News just in - The British summertime has been grounded until late August I can exclusively reveal.

Moments ago I overheard its mother talking to members of the British Met office who were pleading with her 'sun' to be let out. She said, "I'm afraid he won't be going anywhere for a while, I caught him stealing penny sweets from Patel's multi-mart back in May and when I confronted him he just told me a pack of bare-faced lies"

She went on to say, "It may seem a little harsh but I initially allowed him out for a couple of weekends in June but Springtime's mother had to drag him round to our house by the scruff of his neck - apparently he'd been bullying springtime and had threatened to 'bog-wash' him unless he gave over his dinner money"

The latest news is that summertime is refusing to eat his greens and can be heard stomping around his room screaming, "It's not fair, I hate you, I hate you, I hope you die" before bursting into tears and burying his head into his bean-bag.

In the meantime, summertime's place is being admirably covered by his short-tennis partner, Overcastwankweather.

Well having been grounded a month ago, the weather is now lying on its back, kicking its legs and screaming, and generally behaving like a spoiled brat having a tantrum.

It's the middle of August, traditionally the heart of summer and the warmest month in the calendar, even in Britain.

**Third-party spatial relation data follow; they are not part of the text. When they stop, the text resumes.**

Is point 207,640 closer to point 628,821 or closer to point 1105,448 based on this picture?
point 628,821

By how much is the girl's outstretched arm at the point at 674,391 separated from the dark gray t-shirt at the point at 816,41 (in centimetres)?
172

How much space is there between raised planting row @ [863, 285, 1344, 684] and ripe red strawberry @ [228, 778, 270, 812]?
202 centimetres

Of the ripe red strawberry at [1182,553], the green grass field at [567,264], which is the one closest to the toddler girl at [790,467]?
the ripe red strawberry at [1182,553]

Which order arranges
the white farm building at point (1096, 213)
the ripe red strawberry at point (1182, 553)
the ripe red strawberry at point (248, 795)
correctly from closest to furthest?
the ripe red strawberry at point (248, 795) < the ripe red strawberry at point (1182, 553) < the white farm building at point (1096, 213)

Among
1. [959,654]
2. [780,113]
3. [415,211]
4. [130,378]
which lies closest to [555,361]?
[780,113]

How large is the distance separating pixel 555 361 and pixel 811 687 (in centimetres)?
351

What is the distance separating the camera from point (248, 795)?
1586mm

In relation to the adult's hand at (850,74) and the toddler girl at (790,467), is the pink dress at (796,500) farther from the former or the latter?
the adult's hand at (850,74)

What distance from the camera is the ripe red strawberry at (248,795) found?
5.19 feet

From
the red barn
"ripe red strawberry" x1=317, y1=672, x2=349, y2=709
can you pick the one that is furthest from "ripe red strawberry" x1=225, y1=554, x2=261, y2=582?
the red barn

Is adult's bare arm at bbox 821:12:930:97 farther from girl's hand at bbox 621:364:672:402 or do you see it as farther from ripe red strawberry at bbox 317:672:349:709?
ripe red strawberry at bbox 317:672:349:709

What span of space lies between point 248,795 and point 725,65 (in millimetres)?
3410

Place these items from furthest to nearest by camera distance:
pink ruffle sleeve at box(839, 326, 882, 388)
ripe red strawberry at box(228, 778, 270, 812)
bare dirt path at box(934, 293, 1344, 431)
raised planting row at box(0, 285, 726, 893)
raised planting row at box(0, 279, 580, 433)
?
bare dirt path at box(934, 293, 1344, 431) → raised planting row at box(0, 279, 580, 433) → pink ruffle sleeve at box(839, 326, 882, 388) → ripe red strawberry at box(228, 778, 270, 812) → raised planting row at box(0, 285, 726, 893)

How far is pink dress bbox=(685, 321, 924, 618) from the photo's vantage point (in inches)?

So what kind of weather did we get yesterday? Did we get hours and hours of glorious, unbroken sunshine? Did we get hordes of sunbathers flocking to British parks and beaches? Were there fields of golden corn waving majestically in a gentle summer breeze?

Was there buggery! Instead we had: snow. Yes that's right... snow! A foot of the stuff fell on the northeast coast yesterday. And just to make sure that everyone knew the weather wasn't happy, there was flooding in north Wales, and a tornado off the Humber coast. This isn't Oklahoma or Arkansas, this is Britain... we don't do tornadoes.

*sigh* ... maybe we'll have a freak heatwave during Christmas, but I doubt it somehow.

The Meteorological Office says strictly speaking it wasn't snow, but re-frozen hail. The people who saw it said it was white, fluffy and melted into water. That's snow if you ask me.